Tout d'abord, ce système ne peut fonctionner que si tous les donneurs ont été informés au moment du don de la possibilité pour les enfants qui en naîtront de demander plus tard à connaître leur identité. Il s'agit donc de mettre en place une information systématique pour les futurs donneurs. Je vous propose que l'obligation de consentir à la levée de l'anonymat à la demande du majeur né du don soit mise en place à partir du 1er janvier 2013. Pour laisser un temps de mise en place du nouveau système, les enfants nés à partir du ler janvier 2014 pourront, à leur majorité, s'ils le souhaitent, demander la levée de l'anonymat du donneur. Il n'y aura pas ainsi de rupture d'égalité entre ceux qui pourront obtenir la levée de l'anonymat et les autres. La levée de l'anonymat sera un droit pour les enfants nés du don et les donneurs, comme les parents, en auront été conscients dès l'origine.

Ce système est aussi plus simple et, me semble-t-il, plus sain, car l'obligation de demander le consentement du donneur dix-huit ans ou plus après son don imposait de le retrouver. Des procédures lourdes et contraignantes étaient donc mises en place dans le texte proposé par le Gouvernement pour que la commission chargée d'instruire les demandes de levée d'anonymat puisse accéder à l'ensemble des données publiques permettant de retrouver une personne. En pratique, cela aboutissait, si le donneur était d'accord pour la levée de l'anonymat, à l'organisation d'une rencontre, ce qui ne me semble pas nécessairement souhaitable. Mieux vaut que la levée de l'anonymat soit prévue dès l'origine et que la recherche du donneur n'incombe pas à l'Etat. Je pense que la possibilité de levée de l'anonymat suffira dans de nombreux cas et que le nom du donneur et les caractéristiques qu'il aura données au moment du don - âge, profession - suffiront dans la majorité des autres.

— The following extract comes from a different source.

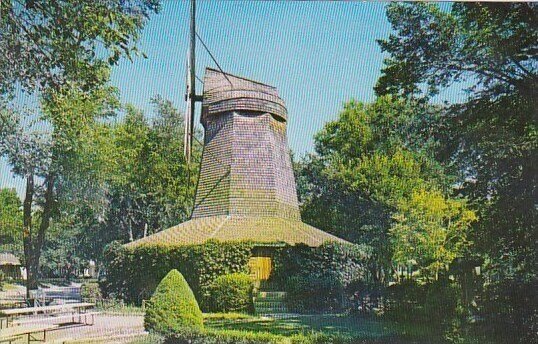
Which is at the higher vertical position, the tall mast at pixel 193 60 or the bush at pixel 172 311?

Ce système change le rapport au don et on a pu craindre que la levée de l'anonymat ne fasse diminuer le nombre des donneurs, dans un contexte où des couples vont déjà chercher des gamètes en Espagne. Toutefois, l'exemple du Royaume-Uni est à cet égard parlant. La levée de l'anonymat y a été rendue obligatoire mais le nombre de donneurs n'a pas chuté ; c'est leur profil qui a changé. Il s'agit de personnes plus âgées, plus responsables, qui assument pleinement le don qu'elles font. Car, et c'est là le fond de l'affaire, l'évolution du droit et des moeurs fait que l'on ne peut plus faire semblant de croire que les gamètes sont un simple produit thérapeutique destiné à remédier à la stérilité d'un couple. L'accès aux origines est reconnu par les conventions internationales et il ne constitue pas une volonté de « biologiser » la filiation. C'est plutôt, pour des cas dont je pense qu'ils resteront minoritaires, le fait de savoir que l'on n'est pas un produit de la science mais bien un être issu de personnes humaines.

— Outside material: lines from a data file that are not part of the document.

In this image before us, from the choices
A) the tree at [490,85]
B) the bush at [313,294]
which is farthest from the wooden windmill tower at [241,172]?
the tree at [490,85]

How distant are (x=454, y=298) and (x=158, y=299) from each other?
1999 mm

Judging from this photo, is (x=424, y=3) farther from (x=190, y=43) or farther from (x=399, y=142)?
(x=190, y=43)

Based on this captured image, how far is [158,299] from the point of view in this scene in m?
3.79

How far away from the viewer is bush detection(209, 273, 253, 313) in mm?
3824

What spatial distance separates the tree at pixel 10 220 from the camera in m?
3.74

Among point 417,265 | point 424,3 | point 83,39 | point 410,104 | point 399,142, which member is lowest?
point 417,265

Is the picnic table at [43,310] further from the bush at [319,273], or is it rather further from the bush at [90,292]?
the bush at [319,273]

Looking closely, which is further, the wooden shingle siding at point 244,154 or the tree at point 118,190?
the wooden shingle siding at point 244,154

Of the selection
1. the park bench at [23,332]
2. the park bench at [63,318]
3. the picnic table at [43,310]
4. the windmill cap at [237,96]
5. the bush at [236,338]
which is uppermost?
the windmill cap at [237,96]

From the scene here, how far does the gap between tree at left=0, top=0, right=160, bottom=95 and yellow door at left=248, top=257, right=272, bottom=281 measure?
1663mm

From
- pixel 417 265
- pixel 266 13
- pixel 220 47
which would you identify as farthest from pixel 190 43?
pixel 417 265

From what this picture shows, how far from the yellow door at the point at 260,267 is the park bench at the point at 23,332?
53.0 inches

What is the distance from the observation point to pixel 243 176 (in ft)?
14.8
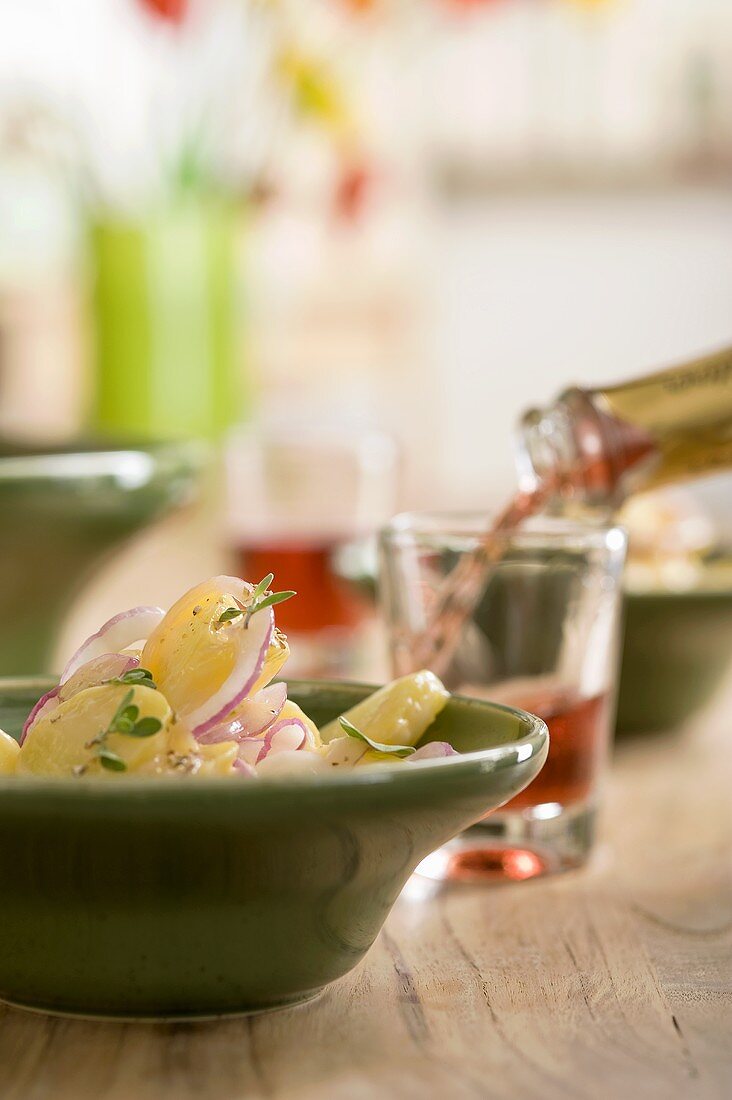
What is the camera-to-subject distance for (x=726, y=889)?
730mm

Notons que les parents resteront libres de décider s'ils disent ou non la vérité à leur enfant. Le travail des Cecos a, de ce point de vue, beaucoup évolué dans l'accompagnement des familles pour assumer la vérité de la technique de conception. Je relève que, contrairement à ce que l'on a pu entendre, la levée de l'anonymat en Suède ne s'est pas traduite par une augmentation du secret, qui reste moins élevé qu'en France. Les donneurs donneront en toute connaissance de cause. Les enfants devenus majeurs auront le droit de savoir.

Les centres qui pratiquent l'insémination avec tiers donneur craignent que la levée de l'anonymat n'entraîne une future mise en cause de leur responsabilité car ce sont eux qui choisissent d'apparier donneur et couple receveur. Je pense qu'il y a effectivement un problème dans la détermination des critères de choix du donneur par les médecins. Ce sujet est trop sensible pour être laissé à l'initiative de chaque équipe et il faut désormais un référentiel clair, qui évitera tout arbitraire et toute irruption du donneur « à la carte » comme aux Etats-Unis. C'est l'objet d'un autre de mes amendements.